Writing for CFO.com on Tuesday, David McCann points out that the continuing globalization of business means that the government is also increasing its FCPA enforcement activity. And according to administration officials, that activity won't be slowing down any time in the foreseeable future.
Among other things, the FCPA prohibits the payment of bribes to foreign officials (through intermediaries or directly) to obtain business. The act also includes an exception for payments made to "facilitate...routine governmental action" such as obtaining permits or licenses or processing official paperwork.
Anyone accused of an FCPA violation also has an affirmative defense if the payment made was legal in the foreign country, was made to meet contractual obligations, or was made to enable demonstration of a product, but the Department of Justice cautions that proving such a defense is difficult at best.

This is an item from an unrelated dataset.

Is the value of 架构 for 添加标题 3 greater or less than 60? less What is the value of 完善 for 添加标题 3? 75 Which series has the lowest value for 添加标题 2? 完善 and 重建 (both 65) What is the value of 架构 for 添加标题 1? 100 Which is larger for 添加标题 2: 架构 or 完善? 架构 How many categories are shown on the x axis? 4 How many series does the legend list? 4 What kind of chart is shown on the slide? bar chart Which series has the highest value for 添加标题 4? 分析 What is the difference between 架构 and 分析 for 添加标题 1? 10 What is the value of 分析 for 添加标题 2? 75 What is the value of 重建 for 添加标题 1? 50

So if the government is increasing enforcement efforts, CFO's McCann says companies need to take compliance to the next level as well. Besides increasing scrutiny on potential bribery violations, their compliance program should also include the following:
formulating a code of conduct for employees, suppliers, and agents; conducting compliance training; developing effective internal controls; creating record-keeping systems to properly account for all overseas transactions; and providing a hotline for whistleblowers to anonymously report possible violations.
He notes that "facilitating payments" should be recorded and reported with the utmost transparency to enable easy proof that the exception applies in those instances. It also makes sense to voluntarily disclose potential violations of the FCPA when they are discovered.